Dataset excerpt:
========================================

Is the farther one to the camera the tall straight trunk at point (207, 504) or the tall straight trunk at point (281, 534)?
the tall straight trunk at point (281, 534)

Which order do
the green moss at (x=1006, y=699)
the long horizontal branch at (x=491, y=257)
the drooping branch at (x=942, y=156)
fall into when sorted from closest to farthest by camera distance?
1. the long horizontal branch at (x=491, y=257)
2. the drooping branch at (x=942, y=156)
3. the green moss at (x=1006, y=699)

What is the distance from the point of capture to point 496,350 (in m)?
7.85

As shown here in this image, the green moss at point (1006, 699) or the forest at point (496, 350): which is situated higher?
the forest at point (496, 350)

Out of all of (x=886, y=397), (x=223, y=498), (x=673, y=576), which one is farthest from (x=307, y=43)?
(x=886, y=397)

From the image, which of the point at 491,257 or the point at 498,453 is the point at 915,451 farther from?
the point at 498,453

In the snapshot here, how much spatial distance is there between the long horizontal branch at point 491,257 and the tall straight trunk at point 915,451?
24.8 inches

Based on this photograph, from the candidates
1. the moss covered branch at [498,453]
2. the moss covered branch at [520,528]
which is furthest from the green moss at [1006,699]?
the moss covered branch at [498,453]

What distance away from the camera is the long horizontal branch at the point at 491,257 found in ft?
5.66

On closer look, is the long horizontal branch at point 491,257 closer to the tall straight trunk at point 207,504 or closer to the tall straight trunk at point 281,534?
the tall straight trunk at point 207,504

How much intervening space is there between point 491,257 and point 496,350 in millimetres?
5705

========================================

▶ _YOUR TASK_
Rewrite the listing from the line with "From the image, which" through the end of the listing, switching "snapshot" to "view" and leaving everything else unchanged.

▶ _REPLY TO THE EXERCISE_
From the image, which of the point at 491,257 or the point at 498,453 is the point at 915,451 farther from?
the point at 498,453

In the view here, how much spatial distance is there between the long horizontal branch at point 491,257 and the tall straight trunk at point 915,451?
24.8 inches

Based on this photograph, from the candidates
1. the moss covered branch at [498,453]
2. the moss covered branch at [520,528]
which is furthest from the green moss at [1006,699]?
the moss covered branch at [498,453]

What distance away from the camera is the long horizontal branch at the point at 491,257 found in ft?
5.66

On closer look, is the long horizontal branch at point 491,257 closer to the tall straight trunk at point 207,504 or closer to the tall straight trunk at point 281,534?
the tall straight trunk at point 207,504

How much intervening space is there between point 491,257 and point 496,350 in millimetres?
5705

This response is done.